*** DOCUMENT EXCERPT ***

Site visit #19 Musée Maritime, Nouméa

The maritime museum in Noumea is one of my favourite museums in New Caledonia. This is probably largely due to its layout comprised of lots of small alcoves as well as to its huge collection of objects many of which have been salvaged from shipwrecks. It also interweaves the practical history of technologies such as archaeology and sonography into the stories it tells without making this over-reflexive or confusing.

But another reason I like this museum is due to the way it embeds the story of the penal colony into the wider maritime history and moreover a colonial history of forced and indentured migrant labour. Convict labour is presented alongside other groups brought to New Caledonia from Indochina, Japan, Indonesia, Reunion and elsewhere to carry out the worst forms of agricultural labour as well as in the nickel mines. Where other museums focus in on individual convicts, the display here emphasizes the huge convoys of ‘human flesh’ brought to New Caledonia from the mid-1900s onwards.

***

Please name the places the Nouméa maritime museum post says other groups of laborers were brought to New Caledonia from.

*** DATASET RECORDS ***

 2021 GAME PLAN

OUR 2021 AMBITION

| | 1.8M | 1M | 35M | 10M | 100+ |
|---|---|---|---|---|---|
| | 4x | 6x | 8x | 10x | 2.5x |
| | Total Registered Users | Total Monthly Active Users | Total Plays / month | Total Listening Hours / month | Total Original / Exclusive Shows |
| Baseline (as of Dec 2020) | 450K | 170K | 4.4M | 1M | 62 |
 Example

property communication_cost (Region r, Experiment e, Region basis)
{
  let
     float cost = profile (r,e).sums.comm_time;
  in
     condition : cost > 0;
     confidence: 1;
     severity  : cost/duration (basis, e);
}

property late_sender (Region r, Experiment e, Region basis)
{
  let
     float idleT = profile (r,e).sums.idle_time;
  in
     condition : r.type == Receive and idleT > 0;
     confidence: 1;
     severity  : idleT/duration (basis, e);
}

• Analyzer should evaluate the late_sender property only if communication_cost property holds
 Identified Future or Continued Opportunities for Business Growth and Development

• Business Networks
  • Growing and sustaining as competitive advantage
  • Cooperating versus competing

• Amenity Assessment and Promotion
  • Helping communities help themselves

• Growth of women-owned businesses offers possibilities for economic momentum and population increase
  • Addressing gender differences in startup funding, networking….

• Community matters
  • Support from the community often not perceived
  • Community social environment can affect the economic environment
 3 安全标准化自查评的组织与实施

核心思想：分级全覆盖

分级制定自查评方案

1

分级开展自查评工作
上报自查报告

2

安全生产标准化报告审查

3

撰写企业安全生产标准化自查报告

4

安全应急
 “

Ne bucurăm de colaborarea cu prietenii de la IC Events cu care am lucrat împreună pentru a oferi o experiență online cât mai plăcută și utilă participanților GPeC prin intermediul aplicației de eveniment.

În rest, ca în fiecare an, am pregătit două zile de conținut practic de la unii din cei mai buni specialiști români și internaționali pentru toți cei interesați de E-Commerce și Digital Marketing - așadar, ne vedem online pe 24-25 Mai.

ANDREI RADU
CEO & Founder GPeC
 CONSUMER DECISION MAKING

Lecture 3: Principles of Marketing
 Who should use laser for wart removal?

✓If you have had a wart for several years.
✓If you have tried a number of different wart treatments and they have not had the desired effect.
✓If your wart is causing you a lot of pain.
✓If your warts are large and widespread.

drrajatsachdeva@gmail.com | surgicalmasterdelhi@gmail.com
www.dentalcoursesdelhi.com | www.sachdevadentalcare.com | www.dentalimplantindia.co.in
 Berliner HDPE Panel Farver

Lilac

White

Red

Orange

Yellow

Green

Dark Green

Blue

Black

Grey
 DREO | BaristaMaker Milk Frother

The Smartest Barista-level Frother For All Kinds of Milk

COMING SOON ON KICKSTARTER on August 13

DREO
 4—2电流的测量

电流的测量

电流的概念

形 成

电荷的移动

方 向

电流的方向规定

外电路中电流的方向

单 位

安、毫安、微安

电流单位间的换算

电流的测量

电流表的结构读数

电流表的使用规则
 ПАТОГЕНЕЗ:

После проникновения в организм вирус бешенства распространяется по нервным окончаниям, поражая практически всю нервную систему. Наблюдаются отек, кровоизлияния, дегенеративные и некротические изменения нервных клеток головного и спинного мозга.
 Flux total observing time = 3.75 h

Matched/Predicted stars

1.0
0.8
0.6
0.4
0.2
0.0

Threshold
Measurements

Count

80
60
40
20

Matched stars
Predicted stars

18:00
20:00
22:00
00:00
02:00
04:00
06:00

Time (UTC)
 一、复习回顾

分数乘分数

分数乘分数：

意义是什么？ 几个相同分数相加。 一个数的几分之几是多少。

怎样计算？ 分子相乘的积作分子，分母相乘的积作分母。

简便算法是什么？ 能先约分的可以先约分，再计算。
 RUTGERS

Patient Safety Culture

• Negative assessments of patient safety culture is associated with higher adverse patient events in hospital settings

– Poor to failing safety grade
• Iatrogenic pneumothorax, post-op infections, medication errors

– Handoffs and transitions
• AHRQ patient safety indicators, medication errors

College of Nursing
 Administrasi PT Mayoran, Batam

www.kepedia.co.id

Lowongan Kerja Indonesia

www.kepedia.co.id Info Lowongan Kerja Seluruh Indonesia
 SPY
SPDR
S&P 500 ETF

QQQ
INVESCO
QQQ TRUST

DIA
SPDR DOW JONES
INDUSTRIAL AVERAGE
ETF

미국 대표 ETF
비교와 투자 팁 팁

***

SOLUTION TO THIS EXERCISE: Indochina, Japan, Indonesia, Reunion and elsewhere.